Your task: Only the lines below from the one containing "結婚式 ナチュラル ヘアアレンジ 謝恩会 ヘアスタイルや髪型の写真・画像" through the one containing "Mens Or Womens" belong in the answer, set down exactly, with the pictures left out.

Data section:
[Start of Attachment]
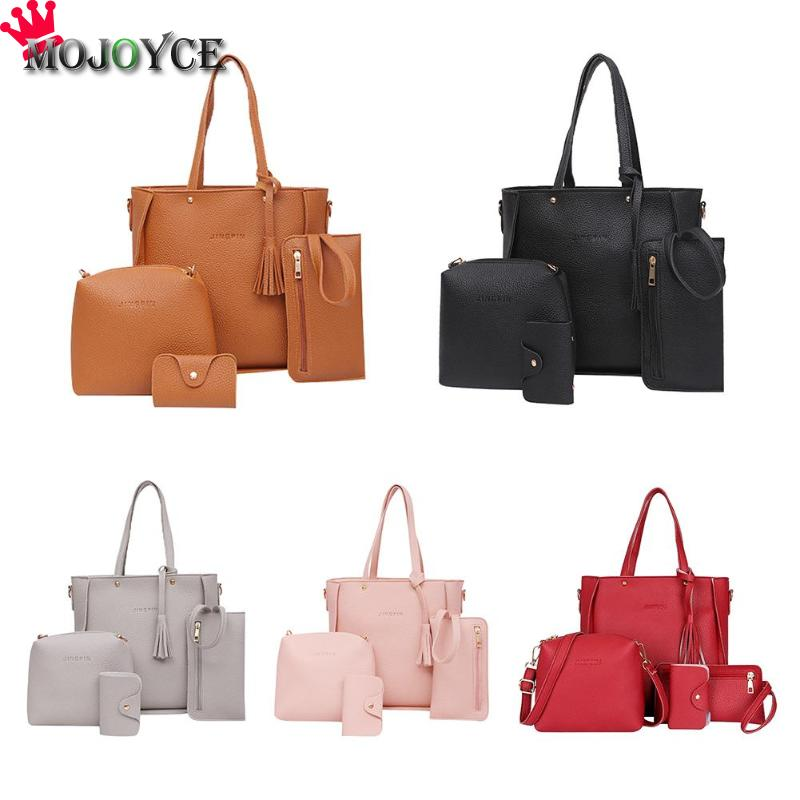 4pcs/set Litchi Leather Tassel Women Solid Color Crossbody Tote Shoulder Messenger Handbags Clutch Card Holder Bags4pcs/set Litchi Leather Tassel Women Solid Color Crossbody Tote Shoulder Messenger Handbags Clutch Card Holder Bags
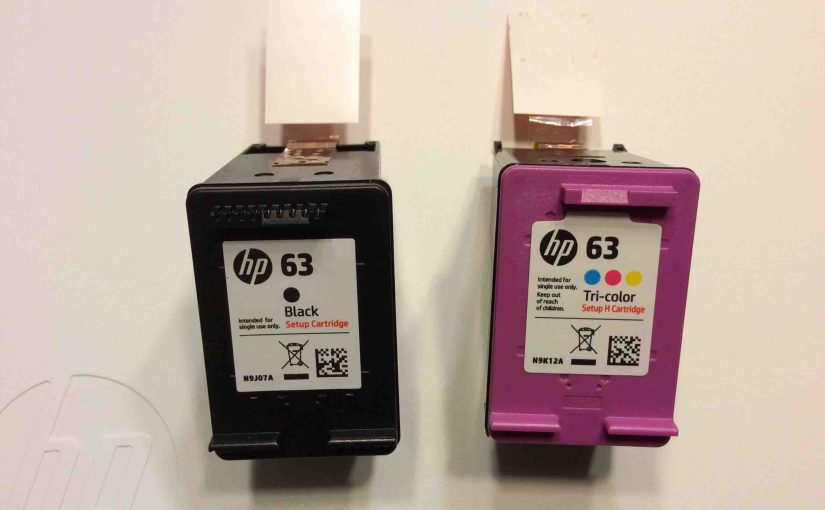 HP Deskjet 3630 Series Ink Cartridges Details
[End of Attachment]
[Start of Attachment]
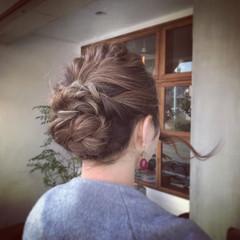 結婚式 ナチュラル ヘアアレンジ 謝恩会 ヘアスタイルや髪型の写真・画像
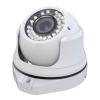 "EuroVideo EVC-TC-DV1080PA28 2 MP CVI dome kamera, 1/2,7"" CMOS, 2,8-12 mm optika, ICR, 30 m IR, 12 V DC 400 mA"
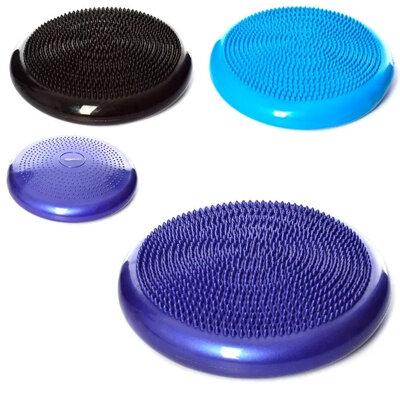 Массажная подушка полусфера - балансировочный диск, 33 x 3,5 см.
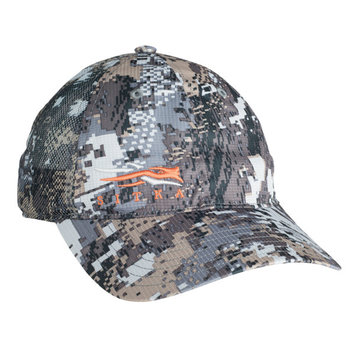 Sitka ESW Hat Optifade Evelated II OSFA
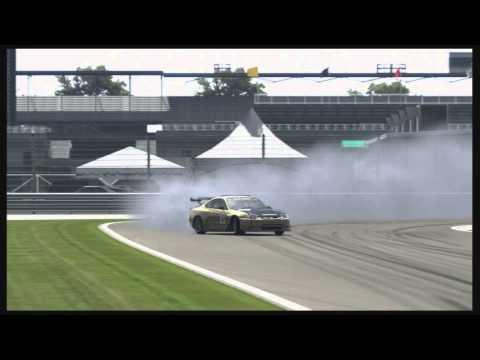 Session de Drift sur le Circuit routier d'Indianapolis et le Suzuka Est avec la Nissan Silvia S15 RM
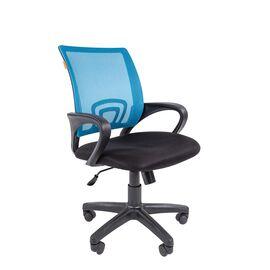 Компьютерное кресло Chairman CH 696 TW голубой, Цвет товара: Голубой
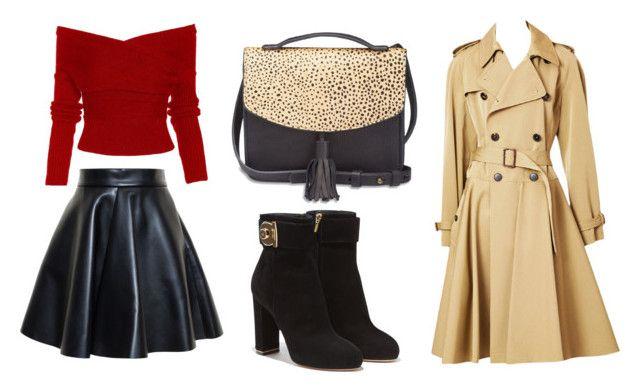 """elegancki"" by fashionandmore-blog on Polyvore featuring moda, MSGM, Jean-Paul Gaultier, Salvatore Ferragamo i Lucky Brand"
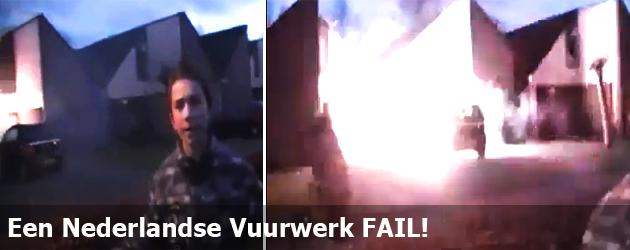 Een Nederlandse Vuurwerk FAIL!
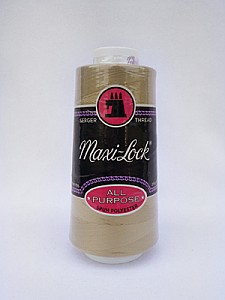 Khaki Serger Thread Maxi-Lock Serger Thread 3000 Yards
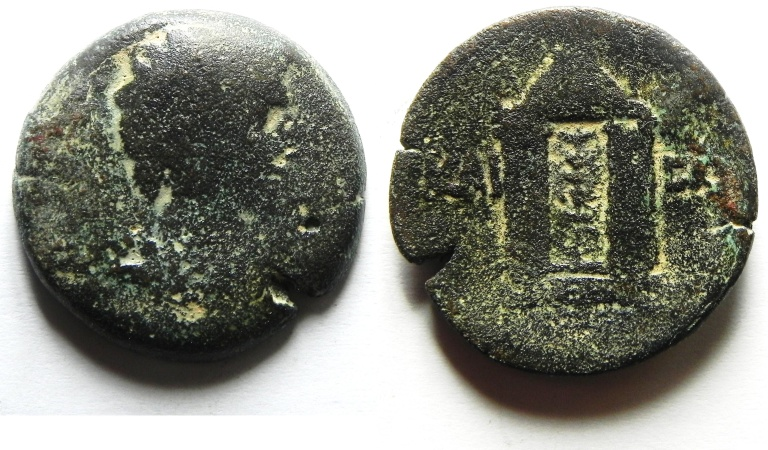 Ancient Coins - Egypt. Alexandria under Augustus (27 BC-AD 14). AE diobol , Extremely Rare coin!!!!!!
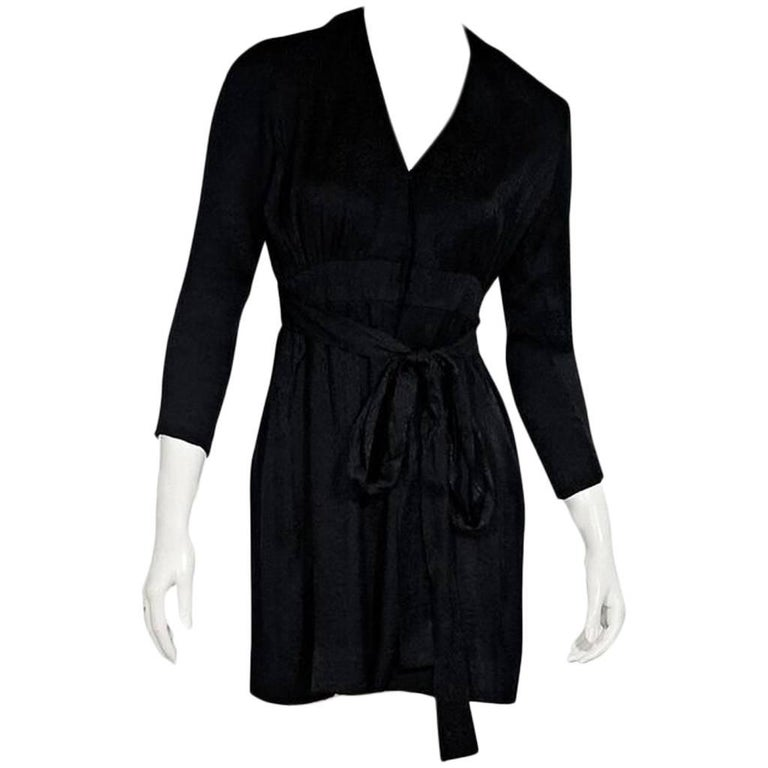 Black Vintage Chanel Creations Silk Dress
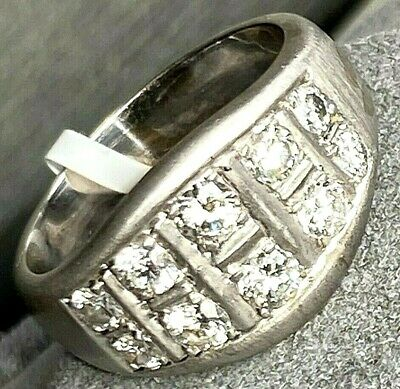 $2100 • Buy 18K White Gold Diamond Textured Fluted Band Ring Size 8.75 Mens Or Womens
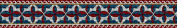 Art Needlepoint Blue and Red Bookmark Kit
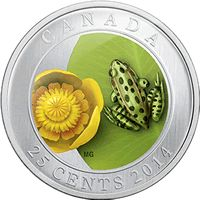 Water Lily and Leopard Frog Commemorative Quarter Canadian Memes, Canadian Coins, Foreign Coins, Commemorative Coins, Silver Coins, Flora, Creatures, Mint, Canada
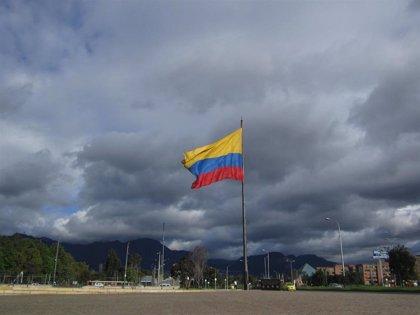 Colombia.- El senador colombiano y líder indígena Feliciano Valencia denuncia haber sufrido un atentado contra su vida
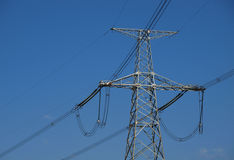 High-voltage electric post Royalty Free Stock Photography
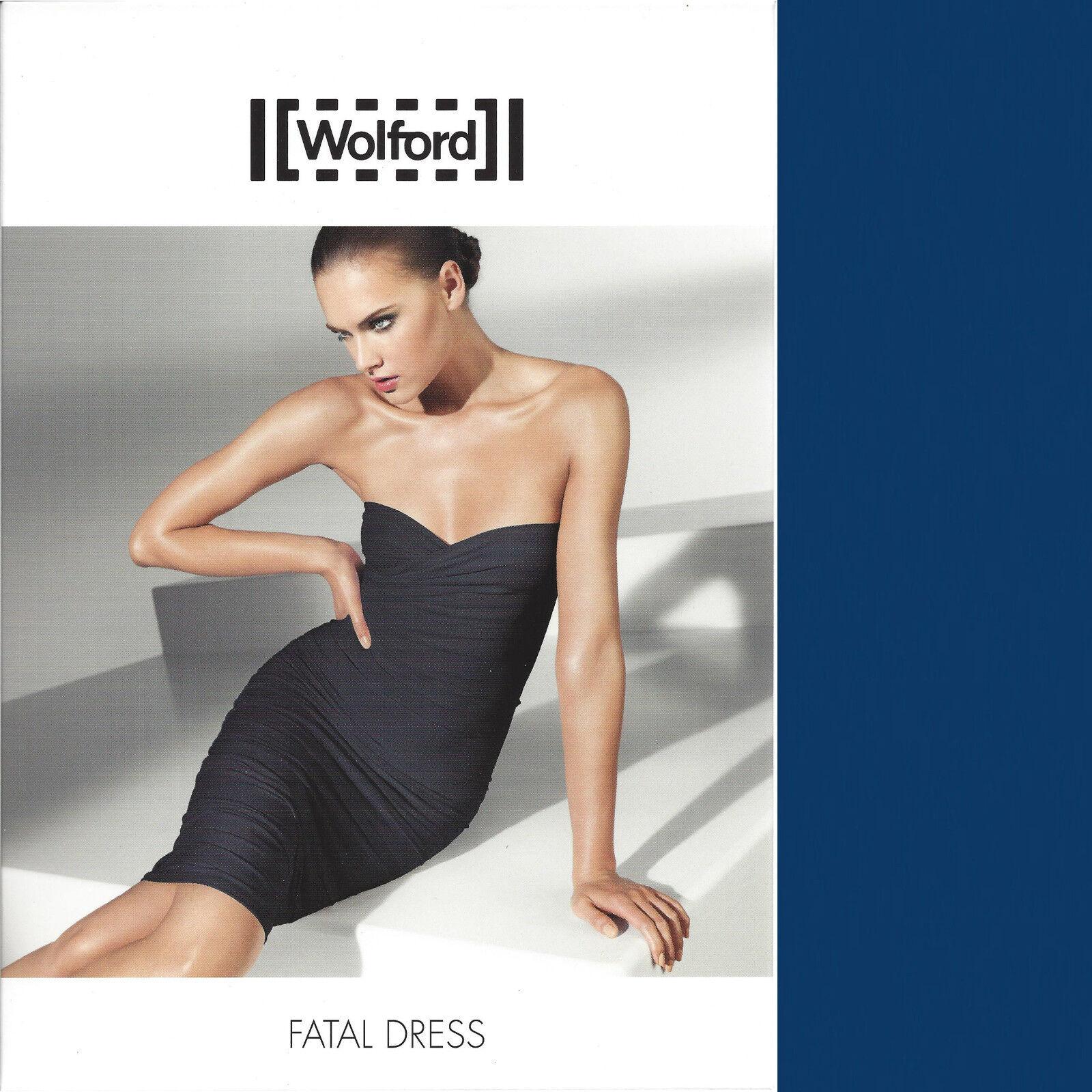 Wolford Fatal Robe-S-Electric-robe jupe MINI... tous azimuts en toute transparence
[End of Attachment]
Solution for this problem:
 結婚式 ナチュラル ヘアアレンジ 謝恩会 ヘアスタイルや髪型の写真・画像
 "EuroVideo EVC-TC-DV1080PA28 2 MP CVI dome kamera, 1/2,7"" CMOS, 2,8-12 mm optika, ICR, 30 m IR, 12 V DC 400 mA"
 Массажная подушка полусфера - балансировочный диск, 33 x 3,5 см.
 Sitka ESW Hat Optifade Evelated II OSFA
 Session de Drift sur le Circuit routier d'Indianapolis et le Suzuka Est avec la Nissan Silvia S15 RM
 Компьютерное кресло Chairman CH 696 TW голубой, Цвет товара: Голубой
 """elegancki"" by fashionandmore-blog on Polyvore featuring moda, MSGM, Jean-Paul Gaultier, Salvatore Ferragamo i Lucky Brand"
 Een Nederlandse Vuurwerk FAIL!
 Khaki Serger Thread Maxi-Lock Serger Thread 3000 Yards
 Ancient Coins - Egypt. Alexandria under Augustus (27 BC-AD 14). AE diobol , Extremely Rare coin!!!!!!
 Black Vintage Chanel Creations Silk Dress
 $2100 • Buy 18K White Gold Diamond Textured Fluted Band Ring Size 8.75 Mens Or Womens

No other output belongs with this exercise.